There are all sorts of possible ways to serve others – providing humanitarian aid, serving cancer patients and helping the elderly are just some examples. For us, it is fostering – providing a home for children who can’t live with their biological parents for certain periods of time. And we must be honest – it is far from easy.
It is Challenging…
Our journey as foster parents began ten years ago, and we have discovered that every child is different and comes with his or her own set of challenges. Babies and infants arrive with little emotional baggage, but sleepless nights and physically demanding days are to be expected. Older children don’t require round-the-clock care, but are likely to present various emotional and behavioral issues. Often, it is the older children who aren’t as easy to love. Throwing temper tantrums, throwing food, screaming their lungs off are just some challenges we have faced. With all the pain they have gone through, a lack of trust in their new family isn’t unusual. It is precisely their unwillingness to receive our help that makes it difficult to help them, especially in the initial stages. Yet, it is these older children who really need a loving home. They need a family who can provide genuine care and is stronger than them emotionally so as to handle their various issues. We also need the ability to balance kindness with firmness, especially since we know they are hurting deep inside, and may try to outsmart us at times.
But It’s All Worth It
Despite the challenges fostering may present, we are thankful to be on this journey. Fostering has added meaning and purpose to our lives, where we get to serve others and give of ourselves to them. As we focus on the important things, we no longer get caught up with unnecessary concerns about storing up wealth or getting ahead in life.

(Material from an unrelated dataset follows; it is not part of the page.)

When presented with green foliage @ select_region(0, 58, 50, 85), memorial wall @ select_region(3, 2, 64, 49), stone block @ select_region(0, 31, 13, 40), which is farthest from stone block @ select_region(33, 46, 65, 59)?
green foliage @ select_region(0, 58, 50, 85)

Our own son has also realized how fortunate he is and has learnt not to take the things he has for granted. When the going gets tough, as it often does, we remind ourselves that we have made a commitment to persevere no matter what. When our foster children give us a difficult time, we grit our teeth and walk with them. When we are tempted to compare ourselves with our peers, we choose to focus on what we have and not what we are missing out on. This is why we firmly believe that potential foster parents must not have a rosy outlook of fostering. We must go in with both eyes open, so that we will not give up halfway when things get rough.
These children have in some way been given up on before, and we must not reinforce any feelings of abandonment they may have developed. Many people have asked us why we keep fostering when it seems so tough. The reason is simply that we can’t turn our backs on these children once we hear of their situation. For as long as we are able to, we hope to keep our home open to those who are in need.
Raymond & Lynette have fostered five children thus far, and have a son of their own. They would love to continue helping more foster children, as long as they have the resources to do so.